Milter acquired his first whistle, a rusty five-noter, from the Lackawanna railroad a few years before he began his tenure as a steam engineer at the Pratt power plant in 1958. But he didn't hear his whistle blow until he'd worked there seven years. "The first time I blew my whistle was the year I became chief engineer: New Year's Eve, 1965." These days, Milster is joined every year by a small band of whistle collectors.

"There's an argument among collectors about polishing the whistles," Milster says, showing off his personal collection in his backyard, just off campus. "I look at it from the point of view of achievement." He hefted a small bomb-like whistle from an old ferry boat. "This whistle achieved its distinct patina in seventy-five years. Who am I to take that away? I can't argue with history."

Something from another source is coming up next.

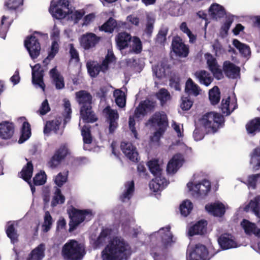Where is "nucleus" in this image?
Listing matches in <instances>:
<instances>
[{"label":"nucleus","mask_w":260,"mask_h":260,"mask_svg":"<svg viewBox=\"0 0 260 260\" xmlns=\"http://www.w3.org/2000/svg\"><path fill=\"white\" fill-rule=\"evenodd\" d=\"M131 254L128 244L122 238H114L102 252L103 260L127 259Z\"/></svg>","instance_id":"nucleus-1"},{"label":"nucleus","mask_w":260,"mask_h":260,"mask_svg":"<svg viewBox=\"0 0 260 260\" xmlns=\"http://www.w3.org/2000/svg\"><path fill=\"white\" fill-rule=\"evenodd\" d=\"M76 98L80 106V113L83 120L86 123H93L98 120L92 110V96L87 91L81 90L76 92Z\"/></svg>","instance_id":"nucleus-2"},{"label":"nucleus","mask_w":260,"mask_h":260,"mask_svg":"<svg viewBox=\"0 0 260 260\" xmlns=\"http://www.w3.org/2000/svg\"><path fill=\"white\" fill-rule=\"evenodd\" d=\"M199 120L206 128H210L212 134L216 133L218 129L224 126L225 118L220 113L211 111L204 114Z\"/></svg>","instance_id":"nucleus-3"},{"label":"nucleus","mask_w":260,"mask_h":260,"mask_svg":"<svg viewBox=\"0 0 260 260\" xmlns=\"http://www.w3.org/2000/svg\"><path fill=\"white\" fill-rule=\"evenodd\" d=\"M147 123L152 126L158 127V129L153 134L157 141L162 136L169 126L168 116L164 111L155 112L148 119Z\"/></svg>","instance_id":"nucleus-4"},{"label":"nucleus","mask_w":260,"mask_h":260,"mask_svg":"<svg viewBox=\"0 0 260 260\" xmlns=\"http://www.w3.org/2000/svg\"><path fill=\"white\" fill-rule=\"evenodd\" d=\"M70 220L69 222V231H74L77 226L85 219L87 221L91 220L92 214L88 210H79L74 207L68 210Z\"/></svg>","instance_id":"nucleus-5"},{"label":"nucleus","mask_w":260,"mask_h":260,"mask_svg":"<svg viewBox=\"0 0 260 260\" xmlns=\"http://www.w3.org/2000/svg\"><path fill=\"white\" fill-rule=\"evenodd\" d=\"M78 241L71 240L63 246L61 255L64 260H81L83 256Z\"/></svg>","instance_id":"nucleus-6"},{"label":"nucleus","mask_w":260,"mask_h":260,"mask_svg":"<svg viewBox=\"0 0 260 260\" xmlns=\"http://www.w3.org/2000/svg\"><path fill=\"white\" fill-rule=\"evenodd\" d=\"M69 154L70 150L67 144H61L47 161V166L52 169L56 168Z\"/></svg>","instance_id":"nucleus-7"},{"label":"nucleus","mask_w":260,"mask_h":260,"mask_svg":"<svg viewBox=\"0 0 260 260\" xmlns=\"http://www.w3.org/2000/svg\"><path fill=\"white\" fill-rule=\"evenodd\" d=\"M156 101L146 99L141 101L134 111V117L136 119H141L148 114L153 112L156 107Z\"/></svg>","instance_id":"nucleus-8"},{"label":"nucleus","mask_w":260,"mask_h":260,"mask_svg":"<svg viewBox=\"0 0 260 260\" xmlns=\"http://www.w3.org/2000/svg\"><path fill=\"white\" fill-rule=\"evenodd\" d=\"M218 245L221 250H226L239 247L235 237L231 234H221L217 238Z\"/></svg>","instance_id":"nucleus-9"},{"label":"nucleus","mask_w":260,"mask_h":260,"mask_svg":"<svg viewBox=\"0 0 260 260\" xmlns=\"http://www.w3.org/2000/svg\"><path fill=\"white\" fill-rule=\"evenodd\" d=\"M24 46L32 59H36L39 56L41 45L36 37L34 35L28 36L24 41Z\"/></svg>","instance_id":"nucleus-10"},{"label":"nucleus","mask_w":260,"mask_h":260,"mask_svg":"<svg viewBox=\"0 0 260 260\" xmlns=\"http://www.w3.org/2000/svg\"><path fill=\"white\" fill-rule=\"evenodd\" d=\"M205 210L208 214L217 217H222L226 212L224 205L219 201L207 204Z\"/></svg>","instance_id":"nucleus-11"},{"label":"nucleus","mask_w":260,"mask_h":260,"mask_svg":"<svg viewBox=\"0 0 260 260\" xmlns=\"http://www.w3.org/2000/svg\"><path fill=\"white\" fill-rule=\"evenodd\" d=\"M205 56L208 69L212 73L213 77L217 80L223 78L222 71L220 69L216 58L209 53H206Z\"/></svg>","instance_id":"nucleus-12"},{"label":"nucleus","mask_w":260,"mask_h":260,"mask_svg":"<svg viewBox=\"0 0 260 260\" xmlns=\"http://www.w3.org/2000/svg\"><path fill=\"white\" fill-rule=\"evenodd\" d=\"M103 113L105 114L107 120L109 124V132L110 134H113L118 126L117 122L119 119L118 113L116 110L111 109L110 106L104 108Z\"/></svg>","instance_id":"nucleus-13"},{"label":"nucleus","mask_w":260,"mask_h":260,"mask_svg":"<svg viewBox=\"0 0 260 260\" xmlns=\"http://www.w3.org/2000/svg\"><path fill=\"white\" fill-rule=\"evenodd\" d=\"M120 149L123 153L130 160L133 162L138 161L139 155L136 147L131 142L128 141H121L120 143Z\"/></svg>","instance_id":"nucleus-14"},{"label":"nucleus","mask_w":260,"mask_h":260,"mask_svg":"<svg viewBox=\"0 0 260 260\" xmlns=\"http://www.w3.org/2000/svg\"><path fill=\"white\" fill-rule=\"evenodd\" d=\"M32 83L40 87L43 91L45 89V84L43 81L44 71L39 63L31 67Z\"/></svg>","instance_id":"nucleus-15"},{"label":"nucleus","mask_w":260,"mask_h":260,"mask_svg":"<svg viewBox=\"0 0 260 260\" xmlns=\"http://www.w3.org/2000/svg\"><path fill=\"white\" fill-rule=\"evenodd\" d=\"M172 47L173 52L177 56L185 57L188 54L189 48L184 44L180 37H176L173 39Z\"/></svg>","instance_id":"nucleus-16"},{"label":"nucleus","mask_w":260,"mask_h":260,"mask_svg":"<svg viewBox=\"0 0 260 260\" xmlns=\"http://www.w3.org/2000/svg\"><path fill=\"white\" fill-rule=\"evenodd\" d=\"M220 250L218 249L212 252L205 245L196 243V260H210Z\"/></svg>","instance_id":"nucleus-17"},{"label":"nucleus","mask_w":260,"mask_h":260,"mask_svg":"<svg viewBox=\"0 0 260 260\" xmlns=\"http://www.w3.org/2000/svg\"><path fill=\"white\" fill-rule=\"evenodd\" d=\"M211 185L209 180L204 178L196 182V198L204 199L211 190Z\"/></svg>","instance_id":"nucleus-18"},{"label":"nucleus","mask_w":260,"mask_h":260,"mask_svg":"<svg viewBox=\"0 0 260 260\" xmlns=\"http://www.w3.org/2000/svg\"><path fill=\"white\" fill-rule=\"evenodd\" d=\"M250 209L256 216H260V195L255 197L253 200H250L249 203L245 204L244 207L240 206L237 211H243L245 212H248Z\"/></svg>","instance_id":"nucleus-19"},{"label":"nucleus","mask_w":260,"mask_h":260,"mask_svg":"<svg viewBox=\"0 0 260 260\" xmlns=\"http://www.w3.org/2000/svg\"><path fill=\"white\" fill-rule=\"evenodd\" d=\"M223 71L229 78L237 79L240 76V68L230 61L223 62Z\"/></svg>","instance_id":"nucleus-20"},{"label":"nucleus","mask_w":260,"mask_h":260,"mask_svg":"<svg viewBox=\"0 0 260 260\" xmlns=\"http://www.w3.org/2000/svg\"><path fill=\"white\" fill-rule=\"evenodd\" d=\"M15 126L13 122L7 121L0 123V138L3 140H9L14 134Z\"/></svg>","instance_id":"nucleus-21"},{"label":"nucleus","mask_w":260,"mask_h":260,"mask_svg":"<svg viewBox=\"0 0 260 260\" xmlns=\"http://www.w3.org/2000/svg\"><path fill=\"white\" fill-rule=\"evenodd\" d=\"M100 38L92 32L82 35L80 39V44L86 50L94 47L99 42Z\"/></svg>","instance_id":"nucleus-22"},{"label":"nucleus","mask_w":260,"mask_h":260,"mask_svg":"<svg viewBox=\"0 0 260 260\" xmlns=\"http://www.w3.org/2000/svg\"><path fill=\"white\" fill-rule=\"evenodd\" d=\"M208 10L211 18L216 21L223 18L225 15L227 16L229 14L226 12L223 6L217 3H213Z\"/></svg>","instance_id":"nucleus-23"},{"label":"nucleus","mask_w":260,"mask_h":260,"mask_svg":"<svg viewBox=\"0 0 260 260\" xmlns=\"http://www.w3.org/2000/svg\"><path fill=\"white\" fill-rule=\"evenodd\" d=\"M49 75L51 79L52 83L54 85L56 89L60 90L64 88V78L58 72L56 67L50 70Z\"/></svg>","instance_id":"nucleus-24"},{"label":"nucleus","mask_w":260,"mask_h":260,"mask_svg":"<svg viewBox=\"0 0 260 260\" xmlns=\"http://www.w3.org/2000/svg\"><path fill=\"white\" fill-rule=\"evenodd\" d=\"M131 40L132 36L126 32H121L118 33L115 38L117 46L120 50H123L128 47Z\"/></svg>","instance_id":"nucleus-25"},{"label":"nucleus","mask_w":260,"mask_h":260,"mask_svg":"<svg viewBox=\"0 0 260 260\" xmlns=\"http://www.w3.org/2000/svg\"><path fill=\"white\" fill-rule=\"evenodd\" d=\"M245 128L247 134L252 137L260 133V117H255L249 120L246 123Z\"/></svg>","instance_id":"nucleus-26"},{"label":"nucleus","mask_w":260,"mask_h":260,"mask_svg":"<svg viewBox=\"0 0 260 260\" xmlns=\"http://www.w3.org/2000/svg\"><path fill=\"white\" fill-rule=\"evenodd\" d=\"M45 244L41 243L31 250L26 260H42L45 256Z\"/></svg>","instance_id":"nucleus-27"},{"label":"nucleus","mask_w":260,"mask_h":260,"mask_svg":"<svg viewBox=\"0 0 260 260\" xmlns=\"http://www.w3.org/2000/svg\"><path fill=\"white\" fill-rule=\"evenodd\" d=\"M61 121L62 119L60 117H56L52 120L47 121L44 127V134H49L51 131L57 133L59 129Z\"/></svg>","instance_id":"nucleus-28"},{"label":"nucleus","mask_w":260,"mask_h":260,"mask_svg":"<svg viewBox=\"0 0 260 260\" xmlns=\"http://www.w3.org/2000/svg\"><path fill=\"white\" fill-rule=\"evenodd\" d=\"M250 165L253 172L260 169V147L255 148L251 153Z\"/></svg>","instance_id":"nucleus-29"},{"label":"nucleus","mask_w":260,"mask_h":260,"mask_svg":"<svg viewBox=\"0 0 260 260\" xmlns=\"http://www.w3.org/2000/svg\"><path fill=\"white\" fill-rule=\"evenodd\" d=\"M167 180L163 176H158L153 179L149 183V187L153 192H157L166 185Z\"/></svg>","instance_id":"nucleus-30"},{"label":"nucleus","mask_w":260,"mask_h":260,"mask_svg":"<svg viewBox=\"0 0 260 260\" xmlns=\"http://www.w3.org/2000/svg\"><path fill=\"white\" fill-rule=\"evenodd\" d=\"M166 229V231L161 236V242L165 247L169 248L171 247L175 242V239L174 238L172 233L170 231L171 228L168 226L166 228H162L160 230H164Z\"/></svg>","instance_id":"nucleus-31"},{"label":"nucleus","mask_w":260,"mask_h":260,"mask_svg":"<svg viewBox=\"0 0 260 260\" xmlns=\"http://www.w3.org/2000/svg\"><path fill=\"white\" fill-rule=\"evenodd\" d=\"M213 77L208 72L205 70L196 72V78L199 80L200 84L206 87L209 86L213 82Z\"/></svg>","instance_id":"nucleus-32"},{"label":"nucleus","mask_w":260,"mask_h":260,"mask_svg":"<svg viewBox=\"0 0 260 260\" xmlns=\"http://www.w3.org/2000/svg\"><path fill=\"white\" fill-rule=\"evenodd\" d=\"M230 100L231 98L229 96L226 99H222L220 104V108L221 112L222 114H225L226 116H229L235 110L238 108L237 99L235 98L233 108L230 110Z\"/></svg>","instance_id":"nucleus-33"},{"label":"nucleus","mask_w":260,"mask_h":260,"mask_svg":"<svg viewBox=\"0 0 260 260\" xmlns=\"http://www.w3.org/2000/svg\"><path fill=\"white\" fill-rule=\"evenodd\" d=\"M118 27L117 21L113 17H110L103 24L99 26L100 31L112 34Z\"/></svg>","instance_id":"nucleus-34"},{"label":"nucleus","mask_w":260,"mask_h":260,"mask_svg":"<svg viewBox=\"0 0 260 260\" xmlns=\"http://www.w3.org/2000/svg\"><path fill=\"white\" fill-rule=\"evenodd\" d=\"M125 190L120 195V199L122 202L129 200L135 191V183L133 180L127 181L124 184Z\"/></svg>","instance_id":"nucleus-35"},{"label":"nucleus","mask_w":260,"mask_h":260,"mask_svg":"<svg viewBox=\"0 0 260 260\" xmlns=\"http://www.w3.org/2000/svg\"><path fill=\"white\" fill-rule=\"evenodd\" d=\"M233 45L239 50L242 56L244 57H249L250 56V48L248 45L242 43L236 39L233 40Z\"/></svg>","instance_id":"nucleus-36"},{"label":"nucleus","mask_w":260,"mask_h":260,"mask_svg":"<svg viewBox=\"0 0 260 260\" xmlns=\"http://www.w3.org/2000/svg\"><path fill=\"white\" fill-rule=\"evenodd\" d=\"M168 249L167 247H165L164 245L160 242V243L156 244L155 246L152 247L150 253L154 260H158V257L160 255L165 256L167 254Z\"/></svg>","instance_id":"nucleus-37"},{"label":"nucleus","mask_w":260,"mask_h":260,"mask_svg":"<svg viewBox=\"0 0 260 260\" xmlns=\"http://www.w3.org/2000/svg\"><path fill=\"white\" fill-rule=\"evenodd\" d=\"M87 71L89 75L95 78L98 76L100 72L106 73L107 71L104 69L102 64H94L93 63L87 62L86 64Z\"/></svg>","instance_id":"nucleus-38"},{"label":"nucleus","mask_w":260,"mask_h":260,"mask_svg":"<svg viewBox=\"0 0 260 260\" xmlns=\"http://www.w3.org/2000/svg\"><path fill=\"white\" fill-rule=\"evenodd\" d=\"M181 165V159L178 155H174L172 159L169 161L167 167V171L169 174L175 173Z\"/></svg>","instance_id":"nucleus-39"},{"label":"nucleus","mask_w":260,"mask_h":260,"mask_svg":"<svg viewBox=\"0 0 260 260\" xmlns=\"http://www.w3.org/2000/svg\"><path fill=\"white\" fill-rule=\"evenodd\" d=\"M111 230L108 228L103 229L93 243L94 247L96 248L103 246L106 243L107 237L111 234Z\"/></svg>","instance_id":"nucleus-40"},{"label":"nucleus","mask_w":260,"mask_h":260,"mask_svg":"<svg viewBox=\"0 0 260 260\" xmlns=\"http://www.w3.org/2000/svg\"><path fill=\"white\" fill-rule=\"evenodd\" d=\"M31 136L30 125L27 121H24L21 129V136L18 140L19 144L23 143L29 138Z\"/></svg>","instance_id":"nucleus-41"},{"label":"nucleus","mask_w":260,"mask_h":260,"mask_svg":"<svg viewBox=\"0 0 260 260\" xmlns=\"http://www.w3.org/2000/svg\"><path fill=\"white\" fill-rule=\"evenodd\" d=\"M240 224L246 235H255L257 229V226L255 223L252 222L247 219H243L241 222Z\"/></svg>","instance_id":"nucleus-42"},{"label":"nucleus","mask_w":260,"mask_h":260,"mask_svg":"<svg viewBox=\"0 0 260 260\" xmlns=\"http://www.w3.org/2000/svg\"><path fill=\"white\" fill-rule=\"evenodd\" d=\"M220 91L217 86H214L209 90V99L211 105H216L219 103L220 100Z\"/></svg>","instance_id":"nucleus-43"},{"label":"nucleus","mask_w":260,"mask_h":260,"mask_svg":"<svg viewBox=\"0 0 260 260\" xmlns=\"http://www.w3.org/2000/svg\"><path fill=\"white\" fill-rule=\"evenodd\" d=\"M33 170L34 167L31 161H28L20 172L21 178L26 182L30 181L32 175Z\"/></svg>","instance_id":"nucleus-44"},{"label":"nucleus","mask_w":260,"mask_h":260,"mask_svg":"<svg viewBox=\"0 0 260 260\" xmlns=\"http://www.w3.org/2000/svg\"><path fill=\"white\" fill-rule=\"evenodd\" d=\"M193 209V204L189 200L183 201L179 206V211L181 215L187 217Z\"/></svg>","instance_id":"nucleus-45"},{"label":"nucleus","mask_w":260,"mask_h":260,"mask_svg":"<svg viewBox=\"0 0 260 260\" xmlns=\"http://www.w3.org/2000/svg\"><path fill=\"white\" fill-rule=\"evenodd\" d=\"M148 166L150 172L156 177L162 176V169L156 159L150 160L148 163Z\"/></svg>","instance_id":"nucleus-46"},{"label":"nucleus","mask_w":260,"mask_h":260,"mask_svg":"<svg viewBox=\"0 0 260 260\" xmlns=\"http://www.w3.org/2000/svg\"><path fill=\"white\" fill-rule=\"evenodd\" d=\"M170 68L169 65L164 62H161L160 64L155 66L153 68V73L158 79H161L166 75V70Z\"/></svg>","instance_id":"nucleus-47"},{"label":"nucleus","mask_w":260,"mask_h":260,"mask_svg":"<svg viewBox=\"0 0 260 260\" xmlns=\"http://www.w3.org/2000/svg\"><path fill=\"white\" fill-rule=\"evenodd\" d=\"M64 202L65 197L61 193V190L58 188H56L51 202V206L54 207L59 204H63Z\"/></svg>","instance_id":"nucleus-48"},{"label":"nucleus","mask_w":260,"mask_h":260,"mask_svg":"<svg viewBox=\"0 0 260 260\" xmlns=\"http://www.w3.org/2000/svg\"><path fill=\"white\" fill-rule=\"evenodd\" d=\"M6 233L8 237L10 239L12 243L14 244L18 241L19 235L18 234L17 231L15 229L13 223L8 226L6 230Z\"/></svg>","instance_id":"nucleus-49"},{"label":"nucleus","mask_w":260,"mask_h":260,"mask_svg":"<svg viewBox=\"0 0 260 260\" xmlns=\"http://www.w3.org/2000/svg\"><path fill=\"white\" fill-rule=\"evenodd\" d=\"M208 222L205 219L196 221V235H205L207 234Z\"/></svg>","instance_id":"nucleus-50"},{"label":"nucleus","mask_w":260,"mask_h":260,"mask_svg":"<svg viewBox=\"0 0 260 260\" xmlns=\"http://www.w3.org/2000/svg\"><path fill=\"white\" fill-rule=\"evenodd\" d=\"M63 102L64 112L62 115L64 117V124H66V123L71 119L72 109L71 107V103L69 100L64 99Z\"/></svg>","instance_id":"nucleus-51"},{"label":"nucleus","mask_w":260,"mask_h":260,"mask_svg":"<svg viewBox=\"0 0 260 260\" xmlns=\"http://www.w3.org/2000/svg\"><path fill=\"white\" fill-rule=\"evenodd\" d=\"M81 135L83 137V142L85 144H89L92 143V138L90 126L84 125L81 129Z\"/></svg>","instance_id":"nucleus-52"},{"label":"nucleus","mask_w":260,"mask_h":260,"mask_svg":"<svg viewBox=\"0 0 260 260\" xmlns=\"http://www.w3.org/2000/svg\"><path fill=\"white\" fill-rule=\"evenodd\" d=\"M260 178V173L252 174L248 176L246 182L241 181L243 183L247 185L248 188L254 189L256 187V182L258 178Z\"/></svg>","instance_id":"nucleus-53"},{"label":"nucleus","mask_w":260,"mask_h":260,"mask_svg":"<svg viewBox=\"0 0 260 260\" xmlns=\"http://www.w3.org/2000/svg\"><path fill=\"white\" fill-rule=\"evenodd\" d=\"M157 98L160 101L161 106H164L170 98L169 91L165 88L160 89L156 93Z\"/></svg>","instance_id":"nucleus-54"},{"label":"nucleus","mask_w":260,"mask_h":260,"mask_svg":"<svg viewBox=\"0 0 260 260\" xmlns=\"http://www.w3.org/2000/svg\"><path fill=\"white\" fill-rule=\"evenodd\" d=\"M52 224V218L49 212H45L44 216V220L42 225L43 231L44 232H48L51 229Z\"/></svg>","instance_id":"nucleus-55"},{"label":"nucleus","mask_w":260,"mask_h":260,"mask_svg":"<svg viewBox=\"0 0 260 260\" xmlns=\"http://www.w3.org/2000/svg\"><path fill=\"white\" fill-rule=\"evenodd\" d=\"M235 17L237 18V16L231 13L228 14V16H226L225 21L221 28V30L224 31L225 34H227L228 32V31L234 21V18Z\"/></svg>","instance_id":"nucleus-56"},{"label":"nucleus","mask_w":260,"mask_h":260,"mask_svg":"<svg viewBox=\"0 0 260 260\" xmlns=\"http://www.w3.org/2000/svg\"><path fill=\"white\" fill-rule=\"evenodd\" d=\"M58 50L59 45L58 42L56 40L53 41L51 43V50L48 53V56L44 60L43 62H44L47 59H52L58 53Z\"/></svg>","instance_id":"nucleus-57"},{"label":"nucleus","mask_w":260,"mask_h":260,"mask_svg":"<svg viewBox=\"0 0 260 260\" xmlns=\"http://www.w3.org/2000/svg\"><path fill=\"white\" fill-rule=\"evenodd\" d=\"M23 5V0H7L5 6L9 10H16L20 6Z\"/></svg>","instance_id":"nucleus-58"},{"label":"nucleus","mask_w":260,"mask_h":260,"mask_svg":"<svg viewBox=\"0 0 260 260\" xmlns=\"http://www.w3.org/2000/svg\"><path fill=\"white\" fill-rule=\"evenodd\" d=\"M46 181V175L44 172L38 173L33 178V183L35 185H42Z\"/></svg>","instance_id":"nucleus-59"},{"label":"nucleus","mask_w":260,"mask_h":260,"mask_svg":"<svg viewBox=\"0 0 260 260\" xmlns=\"http://www.w3.org/2000/svg\"><path fill=\"white\" fill-rule=\"evenodd\" d=\"M115 60L116 57L114 54L113 53H111V54L108 53L105 56V59L103 60L101 64L104 69L107 71L109 69V65L110 63L115 62Z\"/></svg>","instance_id":"nucleus-60"},{"label":"nucleus","mask_w":260,"mask_h":260,"mask_svg":"<svg viewBox=\"0 0 260 260\" xmlns=\"http://www.w3.org/2000/svg\"><path fill=\"white\" fill-rule=\"evenodd\" d=\"M185 92L188 96L195 95V83L191 78H189L186 82Z\"/></svg>","instance_id":"nucleus-61"},{"label":"nucleus","mask_w":260,"mask_h":260,"mask_svg":"<svg viewBox=\"0 0 260 260\" xmlns=\"http://www.w3.org/2000/svg\"><path fill=\"white\" fill-rule=\"evenodd\" d=\"M52 11L54 13L53 14V17L56 19H60L64 18L66 16L67 13L64 12L61 8L57 7V6H52L50 8V11Z\"/></svg>","instance_id":"nucleus-62"},{"label":"nucleus","mask_w":260,"mask_h":260,"mask_svg":"<svg viewBox=\"0 0 260 260\" xmlns=\"http://www.w3.org/2000/svg\"><path fill=\"white\" fill-rule=\"evenodd\" d=\"M132 50L136 54L140 53L142 50V42L138 37H134L133 39Z\"/></svg>","instance_id":"nucleus-63"},{"label":"nucleus","mask_w":260,"mask_h":260,"mask_svg":"<svg viewBox=\"0 0 260 260\" xmlns=\"http://www.w3.org/2000/svg\"><path fill=\"white\" fill-rule=\"evenodd\" d=\"M168 29L162 28L159 30L156 38V42L159 44H164L166 41Z\"/></svg>","instance_id":"nucleus-64"}]
</instances>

Milster's 1965 whistle blow marked the beginning of a rennaissance for the antique engines that powered it. Built in 1887, the engine room was once the pride of the campus, a place for couples to stroll on a Sunday afternoon. Sitting before a marble control panel beneath the viewing balcony, the engines are lit by 25 tulip-shaped lamps. Steam from three boilers once flowed through a network of pipes into the engines that in turn rotated huge flywheels five feet in diameter. The flywheels conncted to generators that supplied the campus' electricity, and the excess steam flowed through pipes to the dorms, keeping them toasty.

But by the 1950s, the steam engines were no longer needed. When Milster began his life's work as a steam engineer, the viewing windows that surround the room had been blacked over, evidence of an age distinterested in its own machines. Milster's first act as chief engineer, seven years later, was to clean the windows. Then, he installed a three-tiered gilded chandelier, and painted the generator casings red, with ornate gold trim. "The spinning wheel is a primitive urge," he says. "Here in the engine room, you see and hear motion, you smell the oil. The man who ran a steam engine saw how things worked. You were always adjusting the flow, checking the bearings, listening to the sound of the machine. To be a talented engineer, you have to emphathize with the machinery. If you have talent, the aesthetics of a good machine will grow on you."

***

The article went on to describe a New Year's Eve blow, but I'll cut it off here. My impressions, ten years on, are that the particular pleasures of ghost horns and steam clouds rolling into the night air can't -- or shouldn't -- be described in the magazine prose that only hints at Conrad Milster's unaffected devotion to his machines. I recommend attendance; you have a year to make your plans.

(A blogger called "The Real Janelle" offers three photographs of the grittier corners of the Pratt Power House and a short video clip of one of the old engines in motion.)